Die umfassenderen Auswirkungen dieser Entlassungen auf die Beschäftigungsaussichten von Tech-Mitarbeitern bleiben komplex. Während KI zweifellos einige Arbeitsplätze ersetzen wird, ist sie auch dazu bestimmt, viele neue zu schaffen. Hayes betont, dass “Mitarbeiter, die in der Lage sind, Künstliche Intelligenz zu nutzen und den Unternehmen zu helfen, neue Produkte und Dienstleistungen zu innovieren und zu schaffen, diejenigen sein werden, die stark nachgefragt werden.” Dies zeigt sich bei Unternehmen wie Meta Platforms, die aktiv Elite-KI-Wissenschaftler von Wettbewerbern mit lukrativen Vergütungspaketen rekrutieren.
Die jüngsten Berichte von Indeed zeigen, dass KI-Spezialisten besser abschneiden als traditionelle Softwareentwickler, obwohl selbst diese spezialisierten Rollen seit ihrem Höhepunkt im Jahr 2022 einen Rückgang verzeichneten, wenn auch immer noch über dem Niveau vor der Pandemie liegen. “Maschinelles Lernen-Ingenieure – was so etwas wie der kanonische KI-Job ist – diese Stellenanzeigen liegen immer noch merklich über dem Niveau vor der Pandemie, obwohl sie tatsächlich im Vergleich zu ihrem Höhepunkt im Jahr 2022 zurückgegangen sind”, bestätigte Bernard.
Ökonomen beobachten die Auswirkungen von KI auf Einstiegs-Tech-Positionen besonders genau. Die Daten von Indeed zeigen erhebliche Einstellungsrückgänge in KI-Zentren wie der San Francisco Bay Area, Boston und Seattle. Die tiefsten Auswirkungen gab es bei Einstiegsrollen, wobei Arbeitskräfte mit mindestens fünf Jahren Erfahrung besser abschnitten.

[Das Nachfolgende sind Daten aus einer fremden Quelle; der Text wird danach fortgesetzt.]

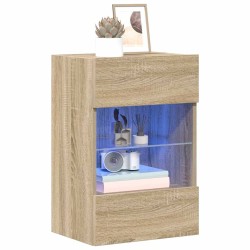 Meubles TV muraux lumières LED 2 pcs chêne sonoma 40x30x60,5 cm 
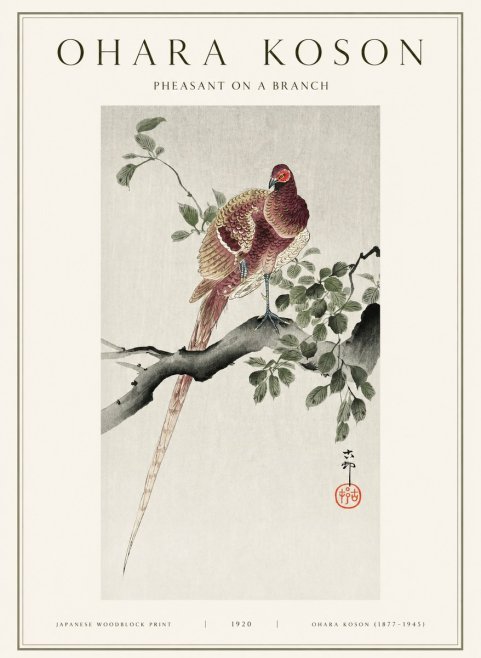 Ohara Koson Pheasant on a Branch No1 - Plakát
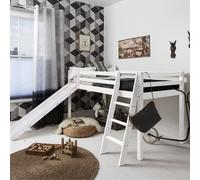 Nöa and Nani Moro Cabin Bed Midsleeper with Slide in White | Size: Single Nöa and Nani White Single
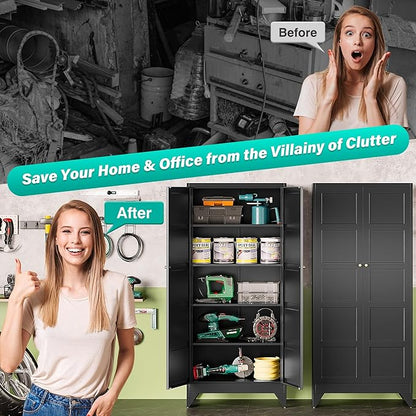 Metal Storages Cabinet with 2 Doors and 5 Shelves,Tall Storage Cabinet,Large Cupboard Closet,Pantry Storage Cabinet for Home,Office,Bathroom,Dining/Living Room (Black, 71" H)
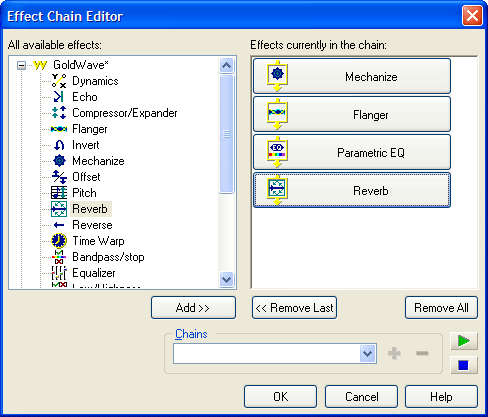 Редактор цепочек эффектов GoldWave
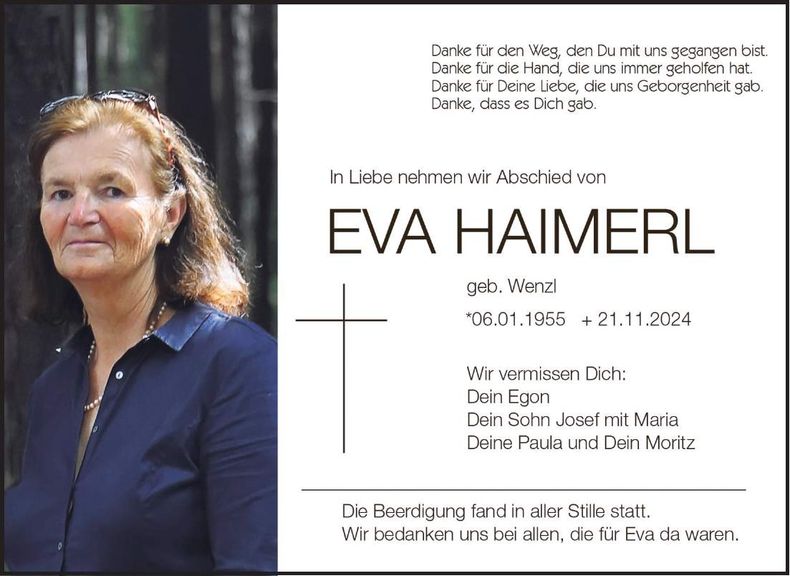 Traueranzeige Eva Haimerl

Insbesondere die stärksten Rückgänge traten in Einstiegsrollen im Marketing, in der administrativen Assistenz und im Personalwesen auf – Bereiche, in denen sich Aufgaben oft mit den Fähigkeiten generativer KI-Tools überschneiden, die effizient Dokumente und Bilder erstellen können. Bernard stellte fest, dass der allgemeine Einbruch bei den Tech-Einstellungen zwar vor dem aktuellen KI-Boom begann, die Verschiebung der Erfahrungsanforderungen jedoch eine neuere Entwicklung ist.
Im Wesentlichen ist KI zwar eine bedeutende Kraft, die die Tech-Branche prägt, doch ihre Rolle bei den aktuellen Entlassungen ist vielschichtig. Sie dient oft als strategisches Narrativ für Unternehmensrestrukturierungen, die auf Effizienz und zukünftiges Wachstum abzielen, treibt massive Infrastrukturinvestitionen voran und formt gleichzeitig die Nachfrage nach spezifischen Fähigkeiten innerhalb der Tech-Belegschaft neu, insbesondere betroffen sind Einstiegspositionen.